Analytical Methods and Instruments for Micro- and Nanomaterials

X-ray techniques are non-destructive material analysis methods to provide information about lattice constant, strain, material composition, layer thickness, defect density, interface quality, grain size, texture, etc. This chapter begins with the basic definitions in crystallography and crystal defects, x-ray diffraction, and then the discussion extend to the x-ray applications for material analysis ranging from powder diffraction, and grazing-angle reflectivity measurements to high-resolution measurements. The content gives also examples for how to apply x-ray diffraction to study the nano-scale materials and devices.

Photoluminescence is a form of light emission from a material which is initiated by the excitation of the electronic system of the material by incident photons. New photons can then be emitted, as the excited electrons relaxes back to their ground states and the emitted photons can reveal important information of the electronic system of the material. Micro-photoluminescence, described in this chapter, is a versatile technique for characterization and studies of material optical properties on a smaller length scale. Basic principles and instrumentation are described and relevant examples are provided for heterostructures and nanostructured semiconductor materials with the focus on analysis of fundamental properties relevant for today’s applications.

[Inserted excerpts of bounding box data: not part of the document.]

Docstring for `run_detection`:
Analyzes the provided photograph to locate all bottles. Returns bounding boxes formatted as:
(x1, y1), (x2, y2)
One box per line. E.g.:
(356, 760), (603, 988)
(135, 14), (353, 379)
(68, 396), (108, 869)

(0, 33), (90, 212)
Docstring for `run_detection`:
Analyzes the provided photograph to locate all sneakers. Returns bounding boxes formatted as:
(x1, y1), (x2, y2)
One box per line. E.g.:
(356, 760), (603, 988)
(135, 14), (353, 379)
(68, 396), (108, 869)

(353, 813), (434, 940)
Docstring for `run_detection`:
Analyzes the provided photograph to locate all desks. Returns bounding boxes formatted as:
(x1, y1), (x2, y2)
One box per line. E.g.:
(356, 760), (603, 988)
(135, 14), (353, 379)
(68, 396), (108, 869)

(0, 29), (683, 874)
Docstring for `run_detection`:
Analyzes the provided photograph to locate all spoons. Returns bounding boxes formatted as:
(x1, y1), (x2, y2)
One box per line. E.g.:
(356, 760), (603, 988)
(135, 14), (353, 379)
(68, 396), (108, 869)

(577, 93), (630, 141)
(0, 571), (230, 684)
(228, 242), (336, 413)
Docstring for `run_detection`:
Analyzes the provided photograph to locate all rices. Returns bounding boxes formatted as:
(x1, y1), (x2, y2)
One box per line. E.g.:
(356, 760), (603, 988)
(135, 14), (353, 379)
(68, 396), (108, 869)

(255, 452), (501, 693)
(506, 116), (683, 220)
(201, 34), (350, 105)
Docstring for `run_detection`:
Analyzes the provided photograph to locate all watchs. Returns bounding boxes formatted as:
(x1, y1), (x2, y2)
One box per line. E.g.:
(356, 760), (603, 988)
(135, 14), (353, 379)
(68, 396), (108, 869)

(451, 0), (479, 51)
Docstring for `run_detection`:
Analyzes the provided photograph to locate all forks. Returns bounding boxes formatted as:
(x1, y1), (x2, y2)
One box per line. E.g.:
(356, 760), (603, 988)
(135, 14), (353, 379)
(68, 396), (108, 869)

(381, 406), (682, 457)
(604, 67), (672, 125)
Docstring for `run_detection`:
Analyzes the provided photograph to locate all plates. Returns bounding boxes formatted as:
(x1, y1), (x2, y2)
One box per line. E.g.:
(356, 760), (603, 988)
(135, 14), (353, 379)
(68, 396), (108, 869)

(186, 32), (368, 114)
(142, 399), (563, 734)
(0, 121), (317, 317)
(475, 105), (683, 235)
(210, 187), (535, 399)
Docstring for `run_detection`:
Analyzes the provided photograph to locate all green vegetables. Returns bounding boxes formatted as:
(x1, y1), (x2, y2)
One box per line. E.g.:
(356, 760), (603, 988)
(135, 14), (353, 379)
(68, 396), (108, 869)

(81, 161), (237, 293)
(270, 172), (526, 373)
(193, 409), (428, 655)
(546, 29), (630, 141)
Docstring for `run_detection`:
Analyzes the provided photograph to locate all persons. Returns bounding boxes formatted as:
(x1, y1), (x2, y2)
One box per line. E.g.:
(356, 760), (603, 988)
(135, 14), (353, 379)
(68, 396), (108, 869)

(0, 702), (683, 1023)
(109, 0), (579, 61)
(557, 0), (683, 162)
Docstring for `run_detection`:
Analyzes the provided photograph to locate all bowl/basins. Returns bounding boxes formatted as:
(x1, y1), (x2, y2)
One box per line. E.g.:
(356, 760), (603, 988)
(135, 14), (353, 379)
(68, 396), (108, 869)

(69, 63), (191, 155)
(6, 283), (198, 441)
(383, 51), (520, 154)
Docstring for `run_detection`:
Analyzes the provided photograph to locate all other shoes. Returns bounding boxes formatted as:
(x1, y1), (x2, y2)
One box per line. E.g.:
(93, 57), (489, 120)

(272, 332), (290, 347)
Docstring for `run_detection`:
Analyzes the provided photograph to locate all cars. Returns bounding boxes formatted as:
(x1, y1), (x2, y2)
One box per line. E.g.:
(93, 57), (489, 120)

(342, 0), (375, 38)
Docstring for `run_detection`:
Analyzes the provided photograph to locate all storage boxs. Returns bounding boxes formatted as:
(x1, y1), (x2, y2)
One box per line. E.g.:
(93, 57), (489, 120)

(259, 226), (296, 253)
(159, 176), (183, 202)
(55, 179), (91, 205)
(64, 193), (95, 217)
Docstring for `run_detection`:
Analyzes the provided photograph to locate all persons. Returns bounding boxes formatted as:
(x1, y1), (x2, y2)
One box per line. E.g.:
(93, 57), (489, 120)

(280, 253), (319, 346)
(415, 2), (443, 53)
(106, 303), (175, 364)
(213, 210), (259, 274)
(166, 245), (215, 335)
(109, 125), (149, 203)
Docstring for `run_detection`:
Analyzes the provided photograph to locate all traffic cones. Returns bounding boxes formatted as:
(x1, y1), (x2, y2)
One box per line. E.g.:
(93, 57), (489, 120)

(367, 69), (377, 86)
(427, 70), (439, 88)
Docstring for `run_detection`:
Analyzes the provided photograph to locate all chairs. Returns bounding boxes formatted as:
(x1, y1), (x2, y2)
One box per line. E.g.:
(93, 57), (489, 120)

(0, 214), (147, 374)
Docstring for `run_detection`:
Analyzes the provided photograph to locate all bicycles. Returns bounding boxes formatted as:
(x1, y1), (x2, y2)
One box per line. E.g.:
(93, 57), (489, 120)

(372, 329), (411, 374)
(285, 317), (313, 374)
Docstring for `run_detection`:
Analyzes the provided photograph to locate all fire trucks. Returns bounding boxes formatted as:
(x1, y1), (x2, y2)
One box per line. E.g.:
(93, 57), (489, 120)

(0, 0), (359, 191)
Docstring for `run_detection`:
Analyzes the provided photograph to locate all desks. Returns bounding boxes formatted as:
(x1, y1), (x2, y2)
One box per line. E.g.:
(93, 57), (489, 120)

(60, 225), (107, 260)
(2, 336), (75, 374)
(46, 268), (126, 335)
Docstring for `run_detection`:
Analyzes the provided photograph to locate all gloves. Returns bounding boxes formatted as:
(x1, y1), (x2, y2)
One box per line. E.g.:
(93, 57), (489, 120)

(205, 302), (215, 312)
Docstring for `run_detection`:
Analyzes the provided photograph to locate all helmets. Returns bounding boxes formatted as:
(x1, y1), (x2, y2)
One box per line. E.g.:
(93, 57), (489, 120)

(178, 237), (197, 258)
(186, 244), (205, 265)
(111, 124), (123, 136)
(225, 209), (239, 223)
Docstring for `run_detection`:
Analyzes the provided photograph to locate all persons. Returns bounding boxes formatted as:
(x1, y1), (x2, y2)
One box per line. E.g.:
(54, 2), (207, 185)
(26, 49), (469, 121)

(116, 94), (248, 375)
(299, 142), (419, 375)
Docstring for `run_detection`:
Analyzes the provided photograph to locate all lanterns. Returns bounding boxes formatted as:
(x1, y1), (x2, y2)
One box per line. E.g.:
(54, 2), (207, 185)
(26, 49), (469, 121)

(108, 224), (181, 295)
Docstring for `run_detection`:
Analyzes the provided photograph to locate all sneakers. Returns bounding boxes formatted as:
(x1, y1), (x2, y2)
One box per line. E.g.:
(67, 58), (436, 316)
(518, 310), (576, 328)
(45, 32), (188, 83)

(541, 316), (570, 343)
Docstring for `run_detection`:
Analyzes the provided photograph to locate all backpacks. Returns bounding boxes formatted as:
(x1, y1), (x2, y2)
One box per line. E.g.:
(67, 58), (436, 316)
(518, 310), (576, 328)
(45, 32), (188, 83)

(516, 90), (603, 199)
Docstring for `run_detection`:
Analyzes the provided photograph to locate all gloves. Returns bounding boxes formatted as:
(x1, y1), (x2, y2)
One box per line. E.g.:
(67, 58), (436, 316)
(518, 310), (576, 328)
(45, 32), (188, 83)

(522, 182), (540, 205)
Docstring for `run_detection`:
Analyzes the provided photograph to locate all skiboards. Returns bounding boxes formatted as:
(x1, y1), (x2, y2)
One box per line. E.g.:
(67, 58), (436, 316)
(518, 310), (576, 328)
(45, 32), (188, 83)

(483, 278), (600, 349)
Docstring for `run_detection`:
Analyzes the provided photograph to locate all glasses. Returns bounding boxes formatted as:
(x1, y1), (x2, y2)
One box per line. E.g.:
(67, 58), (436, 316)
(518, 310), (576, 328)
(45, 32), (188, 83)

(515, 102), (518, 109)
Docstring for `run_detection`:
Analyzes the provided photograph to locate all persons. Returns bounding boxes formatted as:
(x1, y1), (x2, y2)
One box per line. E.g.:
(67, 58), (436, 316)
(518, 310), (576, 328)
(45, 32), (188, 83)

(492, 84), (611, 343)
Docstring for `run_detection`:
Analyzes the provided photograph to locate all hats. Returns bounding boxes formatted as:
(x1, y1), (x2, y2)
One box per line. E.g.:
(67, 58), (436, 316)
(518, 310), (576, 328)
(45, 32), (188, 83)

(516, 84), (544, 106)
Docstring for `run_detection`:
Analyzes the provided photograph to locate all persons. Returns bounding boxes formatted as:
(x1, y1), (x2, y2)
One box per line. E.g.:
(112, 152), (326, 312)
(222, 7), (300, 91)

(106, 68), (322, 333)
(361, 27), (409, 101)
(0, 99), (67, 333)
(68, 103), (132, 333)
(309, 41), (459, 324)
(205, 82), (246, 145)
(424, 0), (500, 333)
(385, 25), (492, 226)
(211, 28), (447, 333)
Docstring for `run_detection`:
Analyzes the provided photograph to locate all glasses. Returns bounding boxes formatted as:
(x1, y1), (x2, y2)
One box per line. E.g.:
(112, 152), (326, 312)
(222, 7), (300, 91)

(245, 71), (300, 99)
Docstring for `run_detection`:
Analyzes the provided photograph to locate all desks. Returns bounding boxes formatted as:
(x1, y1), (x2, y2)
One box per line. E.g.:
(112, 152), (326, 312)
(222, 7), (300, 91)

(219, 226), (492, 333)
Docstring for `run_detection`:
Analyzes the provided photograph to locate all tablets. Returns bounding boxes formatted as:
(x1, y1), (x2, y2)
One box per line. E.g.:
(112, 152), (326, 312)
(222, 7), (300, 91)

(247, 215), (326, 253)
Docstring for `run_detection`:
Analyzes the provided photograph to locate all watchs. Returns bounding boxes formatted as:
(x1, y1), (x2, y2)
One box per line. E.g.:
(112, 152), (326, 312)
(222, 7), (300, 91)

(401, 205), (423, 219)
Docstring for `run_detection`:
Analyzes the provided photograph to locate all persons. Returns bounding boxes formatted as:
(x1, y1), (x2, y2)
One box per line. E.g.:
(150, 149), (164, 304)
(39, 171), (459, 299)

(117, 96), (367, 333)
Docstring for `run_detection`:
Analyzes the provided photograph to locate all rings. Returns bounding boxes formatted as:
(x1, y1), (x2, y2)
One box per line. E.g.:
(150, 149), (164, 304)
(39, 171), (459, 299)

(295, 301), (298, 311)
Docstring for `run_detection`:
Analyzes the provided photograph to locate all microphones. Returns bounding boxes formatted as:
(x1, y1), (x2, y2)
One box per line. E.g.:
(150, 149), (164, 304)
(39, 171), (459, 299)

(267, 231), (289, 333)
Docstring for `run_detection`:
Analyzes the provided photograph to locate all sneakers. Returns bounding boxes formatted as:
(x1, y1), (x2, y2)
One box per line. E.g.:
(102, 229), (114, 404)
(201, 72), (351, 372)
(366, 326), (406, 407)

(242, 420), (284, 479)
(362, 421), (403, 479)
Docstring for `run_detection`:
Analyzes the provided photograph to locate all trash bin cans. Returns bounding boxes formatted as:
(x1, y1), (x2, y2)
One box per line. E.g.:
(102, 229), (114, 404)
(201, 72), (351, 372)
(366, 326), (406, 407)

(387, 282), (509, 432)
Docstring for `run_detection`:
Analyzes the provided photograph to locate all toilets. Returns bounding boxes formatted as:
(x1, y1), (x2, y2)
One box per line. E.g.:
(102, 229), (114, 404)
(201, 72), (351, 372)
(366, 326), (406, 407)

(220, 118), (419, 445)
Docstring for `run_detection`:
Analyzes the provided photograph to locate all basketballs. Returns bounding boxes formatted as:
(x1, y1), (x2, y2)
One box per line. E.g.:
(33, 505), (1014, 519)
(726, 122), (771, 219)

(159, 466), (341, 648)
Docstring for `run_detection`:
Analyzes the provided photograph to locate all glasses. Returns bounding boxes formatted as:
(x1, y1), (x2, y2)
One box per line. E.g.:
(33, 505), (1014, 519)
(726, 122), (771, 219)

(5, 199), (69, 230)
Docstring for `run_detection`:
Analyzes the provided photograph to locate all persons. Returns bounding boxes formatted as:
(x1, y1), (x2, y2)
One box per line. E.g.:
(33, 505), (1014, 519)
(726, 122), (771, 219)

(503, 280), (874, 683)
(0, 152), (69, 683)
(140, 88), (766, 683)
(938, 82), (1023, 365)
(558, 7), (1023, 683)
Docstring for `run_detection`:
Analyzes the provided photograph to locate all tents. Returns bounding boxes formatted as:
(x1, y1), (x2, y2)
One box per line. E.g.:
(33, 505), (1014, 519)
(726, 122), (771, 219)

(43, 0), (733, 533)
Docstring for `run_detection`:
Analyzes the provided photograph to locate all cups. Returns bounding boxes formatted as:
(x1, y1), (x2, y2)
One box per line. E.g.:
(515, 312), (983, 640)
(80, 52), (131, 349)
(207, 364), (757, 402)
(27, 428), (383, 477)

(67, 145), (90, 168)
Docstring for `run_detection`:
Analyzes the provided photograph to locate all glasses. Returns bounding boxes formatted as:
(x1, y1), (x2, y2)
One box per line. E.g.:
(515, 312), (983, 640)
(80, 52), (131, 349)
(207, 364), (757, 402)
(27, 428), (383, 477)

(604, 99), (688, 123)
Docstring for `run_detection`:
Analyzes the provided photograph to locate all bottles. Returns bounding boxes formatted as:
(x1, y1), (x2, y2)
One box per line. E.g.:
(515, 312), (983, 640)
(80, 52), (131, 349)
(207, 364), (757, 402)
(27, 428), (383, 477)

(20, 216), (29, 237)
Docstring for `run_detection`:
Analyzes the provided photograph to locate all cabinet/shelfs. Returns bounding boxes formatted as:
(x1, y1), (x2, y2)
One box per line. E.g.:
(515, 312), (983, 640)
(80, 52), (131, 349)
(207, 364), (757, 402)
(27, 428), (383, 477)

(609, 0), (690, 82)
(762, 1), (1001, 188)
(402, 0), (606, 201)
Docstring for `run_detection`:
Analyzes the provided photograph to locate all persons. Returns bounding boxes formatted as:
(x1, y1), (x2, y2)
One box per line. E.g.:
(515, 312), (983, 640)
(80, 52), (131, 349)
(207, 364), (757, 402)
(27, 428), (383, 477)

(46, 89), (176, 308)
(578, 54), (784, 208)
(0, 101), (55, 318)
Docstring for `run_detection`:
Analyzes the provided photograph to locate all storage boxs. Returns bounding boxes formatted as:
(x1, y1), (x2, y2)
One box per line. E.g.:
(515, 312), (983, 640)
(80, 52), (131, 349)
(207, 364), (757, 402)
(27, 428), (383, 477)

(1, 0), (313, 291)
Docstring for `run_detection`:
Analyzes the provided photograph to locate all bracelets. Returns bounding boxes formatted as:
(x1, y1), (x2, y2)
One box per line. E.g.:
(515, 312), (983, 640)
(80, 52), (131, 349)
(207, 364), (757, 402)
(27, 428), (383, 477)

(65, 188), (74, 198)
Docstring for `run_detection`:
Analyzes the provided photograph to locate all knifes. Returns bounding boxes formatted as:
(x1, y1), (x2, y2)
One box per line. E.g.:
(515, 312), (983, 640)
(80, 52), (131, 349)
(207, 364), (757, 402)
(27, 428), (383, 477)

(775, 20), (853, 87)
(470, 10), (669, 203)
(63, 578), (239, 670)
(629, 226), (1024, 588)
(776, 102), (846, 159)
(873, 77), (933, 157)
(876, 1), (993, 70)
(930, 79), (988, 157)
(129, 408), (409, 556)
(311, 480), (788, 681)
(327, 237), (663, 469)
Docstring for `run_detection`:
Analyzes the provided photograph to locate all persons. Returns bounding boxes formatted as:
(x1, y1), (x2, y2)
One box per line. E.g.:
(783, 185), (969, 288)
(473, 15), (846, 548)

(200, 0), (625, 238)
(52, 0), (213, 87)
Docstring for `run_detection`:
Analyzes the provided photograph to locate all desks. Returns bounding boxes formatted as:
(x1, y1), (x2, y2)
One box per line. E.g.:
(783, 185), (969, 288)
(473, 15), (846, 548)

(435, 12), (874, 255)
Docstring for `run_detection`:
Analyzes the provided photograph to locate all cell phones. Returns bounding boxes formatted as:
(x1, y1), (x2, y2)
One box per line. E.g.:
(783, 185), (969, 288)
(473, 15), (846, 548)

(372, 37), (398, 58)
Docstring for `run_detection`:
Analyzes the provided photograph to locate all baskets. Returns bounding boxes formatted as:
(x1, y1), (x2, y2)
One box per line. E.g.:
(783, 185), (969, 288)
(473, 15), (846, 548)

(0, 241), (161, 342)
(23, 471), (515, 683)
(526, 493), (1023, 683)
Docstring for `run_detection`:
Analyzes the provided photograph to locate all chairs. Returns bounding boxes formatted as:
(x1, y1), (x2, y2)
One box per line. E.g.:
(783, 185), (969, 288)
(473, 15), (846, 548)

This chapter presents the principles and applications of Raman spectroscopy, Fourier transform infrared spectroscopy (FTIR) and x-ray photoelectron spectroscopy (XPS) techniques. These methods are other important varieties of using incident photons to study electronic and vibrational properties of materials, in addition to photoluminescence, described in Chap. 2. The discussion in this chapter covers the scientific and technical issues while several experimental examples highlight the significance and applications of each characterization technique in the fields of microelectronics engineering and material science.

The chapter presents the fundaments of electron and optical microscopes. It begins with an overview of microscopy and then continues to how the technique of electron spectroscopy developed to scanning electron microscopy (SEM) and transmission electron microscopy (TEM) for material analysis. A focus is made on electron diffraction and chemical analysis methods e.g. energy dispersive spectroscopy (EDS) and electron energy loss spectroscopy (EELS) techniques. The chapter covers also high-angle annular dark-field (HAADF) and low-angle annular dark-field (LAADF) techniques and their applications. Later, the discussions extend also to scanning Moiré fringe (SMF) imaging technique and how to determine the lattice plane direction and crystal quality. Finally, different examples of applications of electron microscopes for nano-scale materials and devices are presented.

The origin of Rutherford backscattering spectrometry (RBS) constitutes one of a handful of paradigm breaking physics experiments done in the early twentieth century that paved the way to modern physics and our conception of matter. From fundamental research in nuclear physics, RBS developed into a very useful material characterization technique for investigation of thin film composition, depth profiling of impurities, and thickness measurement in the nanometer range. This chapter introduces the foundation for the technique and how it is applied in modern materials analysis.

Among other characterization techniques, secondary ion mass spectrometry (SIMS) is of particular interest due to its unprecedented sensitivity and ability for detection of low concentrations of practically any element of the periodic table with large spatial resolution. At present time SIMS is a primary tool used in both industry and research areas and also highly relevant for analysis of nano-scaled materials. However, SIMS is a quite complicated technique, where deep understanding the physical processes involved is vitally required for a correct interpretation of the results obtained. Therefore, in the present chapter special attention is paid to the basic principles of SIMS as well as complicating factors affecting the measurements. In the first part of the chapter, devoted to the basics of SIMS, two fundamental processes (sputtering and ionization) are described in some detail. After that the main types of modern SIMS instruments are reviewed, describing the different primary ion sources and the variety of mass spectrometers for detecting secondary ions. Finally, the main operation modes of SIMS instruments are described in conjunction with examples of SIMS applications with complicating factors and practical problems that are encountered.

This chapter presents characterization techniques to study the electrical properties of semiconductors. For electrical measurements, a good metal–semiconductor contact is typically required. Therefore, in the beginning a short introduction to the physics of metal–semiconductor contacts is done, where special attention is paid to the difference and physical properties of Schottky and Ohmic contacts. Then follows the basics of resistivity and Hall effect measurements, after which capacitance–voltage characteristics are described, including deep level transient spectroscopy, which reveals very low concentration of defects and impurities at interfaces and in semiconductor layers. The chapter takes also into consideration the advantages, or disadvantages, with different electrical characterization techniques, as well as limitations for each characterization technique when applying electrical techniques for analysis of nanoscale materials and devices.